As far as I know there are no "arrow flight" differences between RH or LH helical for a right or left handed archer. However there is an advantage of using RH helical... the spin induced by RH helical prevents the tips from loosening upon impact with the target. In fact, each shot actually helps tighten them. Since switching to RH helical, I've never had a tip loosen up on me like I did with straight fletch.


----------



## bfisher (Nov 30, 2002)

BarneySlayer said:


> Maybe I'm not visualizing something.
> 
> Are you talking about the twist of the vane itself?
> 
> ...



Squid......... any one of various 10 armed (tenticles) Cephalopods found in 
the oceans, often used for bait. Distantly related to Octopus 
and Cuttlefish.


----------



## SandSquid (Sep 2, 2008)

bfisher said:


> Squid......... any one of various 10 armed (tenticles) Cephalopods found in
> the oceans, often used for bait. Distantly related to Octopus
> and Cuttlefish.


Or the nickname for a member of the US Navy. The Sand Squid it the Sailor sent into a hot dry sandy combat zone in the Middle East.


----------



## stevewmn (Apr 21, 2009)

dmr said:


> As far as I know there are no "arrow flight" differences between RH or LH helical for a right or left handed archer. However there is an advantage of using RH helical... the spin induced by RH helical prevents the tips from loosening upon impact with the target. In fact, each shot actually helps tighten them. Since switching to RH helical, I've never had a tip loosen up on me like I did with straight fletch.


Really? It hasn't made a bit of difference to me. Putting some string wax or soap on the threads makes a big difference but a helical vane doesn't.


----------



## BarneySlayer (Feb 28, 2009)

SandSquid said:


> Or the nickname for a member of the US Navy. The Sand Squid it the Sailor sent into a hot dry sandy combat zone in the Middle East.


Ah, okay. That's the squid I was asking about.

The other kind are yummy fried, so I know about them


----------



## skahunter831 (Mar 20, 2009)

i dont get the intersection thing...if the vane is glued to the arrow, then we're only talking about the surface of the arrow. 

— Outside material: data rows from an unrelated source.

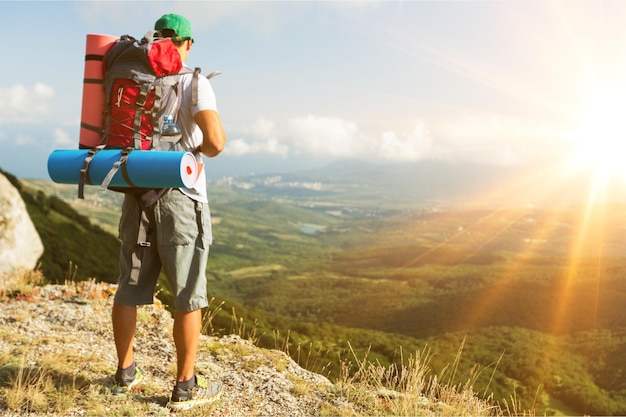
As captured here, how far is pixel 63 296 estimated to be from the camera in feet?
28.7

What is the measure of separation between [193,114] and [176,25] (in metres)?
0.84

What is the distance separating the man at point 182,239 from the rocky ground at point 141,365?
2.25 ft

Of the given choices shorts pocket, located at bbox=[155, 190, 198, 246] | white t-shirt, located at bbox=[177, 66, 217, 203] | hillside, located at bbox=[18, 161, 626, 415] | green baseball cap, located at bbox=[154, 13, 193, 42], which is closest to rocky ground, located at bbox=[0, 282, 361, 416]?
shorts pocket, located at bbox=[155, 190, 198, 246]

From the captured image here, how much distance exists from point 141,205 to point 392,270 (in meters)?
171

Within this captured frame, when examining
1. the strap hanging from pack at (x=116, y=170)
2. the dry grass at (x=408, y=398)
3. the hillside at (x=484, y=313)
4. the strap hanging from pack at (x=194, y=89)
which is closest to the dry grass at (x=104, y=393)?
the dry grass at (x=408, y=398)

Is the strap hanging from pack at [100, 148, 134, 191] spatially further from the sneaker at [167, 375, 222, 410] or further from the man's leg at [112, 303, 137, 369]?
the sneaker at [167, 375, 222, 410]

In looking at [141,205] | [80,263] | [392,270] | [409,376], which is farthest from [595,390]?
[392,270]

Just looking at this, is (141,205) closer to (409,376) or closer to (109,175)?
(109,175)

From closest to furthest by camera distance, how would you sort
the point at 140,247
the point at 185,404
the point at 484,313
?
the point at 140,247 < the point at 185,404 < the point at 484,313

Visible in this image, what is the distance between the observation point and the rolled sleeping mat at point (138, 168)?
139 inches

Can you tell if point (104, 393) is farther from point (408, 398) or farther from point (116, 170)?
point (408, 398)

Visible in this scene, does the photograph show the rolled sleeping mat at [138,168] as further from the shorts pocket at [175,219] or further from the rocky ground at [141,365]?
the rocky ground at [141,365]

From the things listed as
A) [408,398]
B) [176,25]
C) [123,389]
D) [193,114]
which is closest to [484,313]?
[408,398]

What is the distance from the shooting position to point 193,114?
3730mm
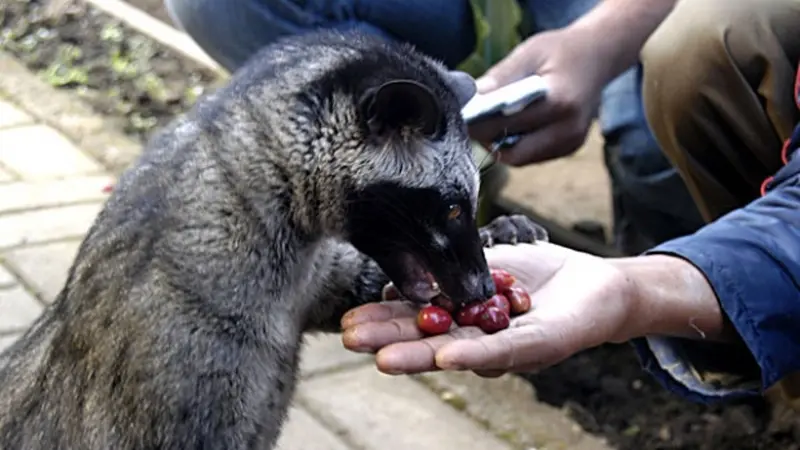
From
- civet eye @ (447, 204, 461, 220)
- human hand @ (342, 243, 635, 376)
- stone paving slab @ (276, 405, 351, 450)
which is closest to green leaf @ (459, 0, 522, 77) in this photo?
stone paving slab @ (276, 405, 351, 450)

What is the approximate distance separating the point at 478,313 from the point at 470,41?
179 cm

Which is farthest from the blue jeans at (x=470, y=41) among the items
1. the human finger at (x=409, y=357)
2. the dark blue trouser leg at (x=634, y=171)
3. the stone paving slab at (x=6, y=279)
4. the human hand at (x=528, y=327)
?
the human finger at (x=409, y=357)

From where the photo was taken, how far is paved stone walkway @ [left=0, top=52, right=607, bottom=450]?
3389 millimetres

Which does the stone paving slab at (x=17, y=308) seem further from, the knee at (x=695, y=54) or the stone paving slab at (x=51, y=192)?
the knee at (x=695, y=54)

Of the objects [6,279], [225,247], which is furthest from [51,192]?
[225,247]

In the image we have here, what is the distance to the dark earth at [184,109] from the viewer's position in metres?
3.42

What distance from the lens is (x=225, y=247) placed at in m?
2.43

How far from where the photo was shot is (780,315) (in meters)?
2.61

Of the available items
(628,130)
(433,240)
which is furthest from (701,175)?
(433,240)

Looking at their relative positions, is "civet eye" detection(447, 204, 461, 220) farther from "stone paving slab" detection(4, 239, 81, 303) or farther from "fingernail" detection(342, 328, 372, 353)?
"stone paving slab" detection(4, 239, 81, 303)

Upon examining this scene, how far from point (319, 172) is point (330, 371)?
1433 mm

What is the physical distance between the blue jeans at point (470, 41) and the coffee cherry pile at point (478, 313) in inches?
50.3

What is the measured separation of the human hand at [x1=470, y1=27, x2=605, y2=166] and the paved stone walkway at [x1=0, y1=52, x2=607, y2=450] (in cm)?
68

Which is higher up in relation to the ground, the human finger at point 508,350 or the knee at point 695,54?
the human finger at point 508,350
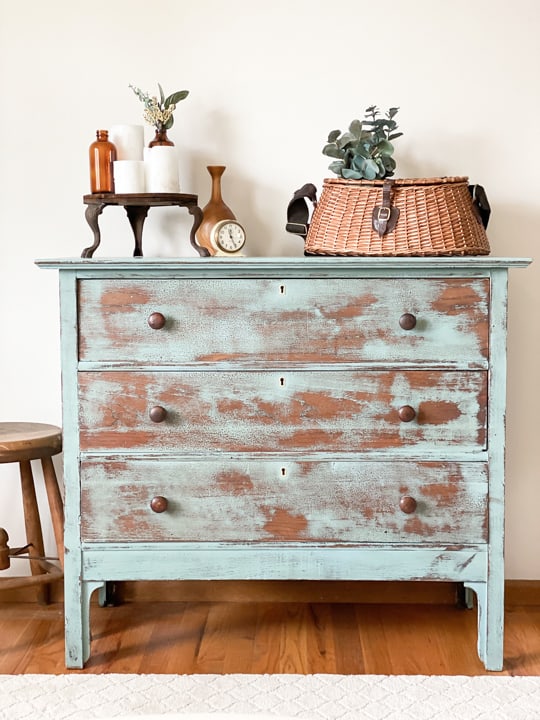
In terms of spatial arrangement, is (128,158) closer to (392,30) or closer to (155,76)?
(155,76)

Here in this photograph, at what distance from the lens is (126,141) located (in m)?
2.42

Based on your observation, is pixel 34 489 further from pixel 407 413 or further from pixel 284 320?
pixel 407 413

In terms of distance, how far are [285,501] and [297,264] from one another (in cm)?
55

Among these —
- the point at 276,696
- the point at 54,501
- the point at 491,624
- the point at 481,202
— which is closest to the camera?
the point at 276,696

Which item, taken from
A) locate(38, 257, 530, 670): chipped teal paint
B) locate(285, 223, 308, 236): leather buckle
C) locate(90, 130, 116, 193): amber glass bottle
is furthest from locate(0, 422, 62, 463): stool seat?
locate(285, 223, 308, 236): leather buckle

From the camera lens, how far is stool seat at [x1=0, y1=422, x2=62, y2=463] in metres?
2.34

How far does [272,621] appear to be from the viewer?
2.51 metres

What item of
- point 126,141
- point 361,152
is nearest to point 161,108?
point 126,141

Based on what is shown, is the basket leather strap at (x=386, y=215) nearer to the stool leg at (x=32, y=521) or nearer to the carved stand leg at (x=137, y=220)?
the carved stand leg at (x=137, y=220)

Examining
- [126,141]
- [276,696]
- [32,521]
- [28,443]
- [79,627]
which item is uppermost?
[126,141]

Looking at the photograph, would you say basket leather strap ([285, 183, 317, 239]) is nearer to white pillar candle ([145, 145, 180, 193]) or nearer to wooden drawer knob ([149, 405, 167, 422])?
white pillar candle ([145, 145, 180, 193])

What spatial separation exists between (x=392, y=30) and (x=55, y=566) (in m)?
1.72

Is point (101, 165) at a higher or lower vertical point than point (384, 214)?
higher

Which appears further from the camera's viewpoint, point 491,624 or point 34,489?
point 34,489
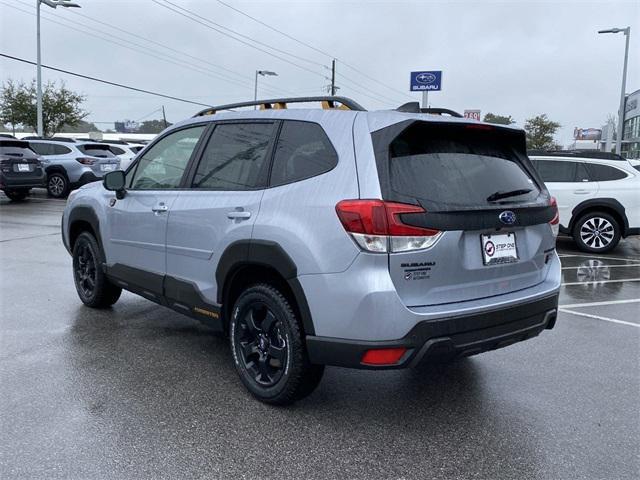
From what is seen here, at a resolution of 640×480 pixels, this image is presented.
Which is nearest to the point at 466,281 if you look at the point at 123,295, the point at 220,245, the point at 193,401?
the point at 220,245

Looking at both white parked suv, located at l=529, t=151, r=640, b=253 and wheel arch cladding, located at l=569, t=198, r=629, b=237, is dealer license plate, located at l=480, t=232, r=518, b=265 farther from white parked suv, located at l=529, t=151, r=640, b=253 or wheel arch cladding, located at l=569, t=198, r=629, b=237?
wheel arch cladding, located at l=569, t=198, r=629, b=237

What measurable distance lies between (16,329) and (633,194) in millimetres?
9413

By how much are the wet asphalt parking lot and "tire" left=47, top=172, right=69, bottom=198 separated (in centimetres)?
1271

if the vane is straight-fletched perfectly parallel with the arrow, then when you look from the side the base of the vane will be "straight" (i.e., the base is also parallel to the arrow). . however, i think if the vane is not perfectly parallel with the arrow (offset, helical, whatever), in order for the base of the vane to make full contact it must spiral around the arrow. it might not be all that noticable when using offset vanes, and the flexibility of the vane itself probably makes it seem "flat", but the rules of geometry require the spiral. 

offset is just helical-lite. 

unless someone's got a better answer...


----------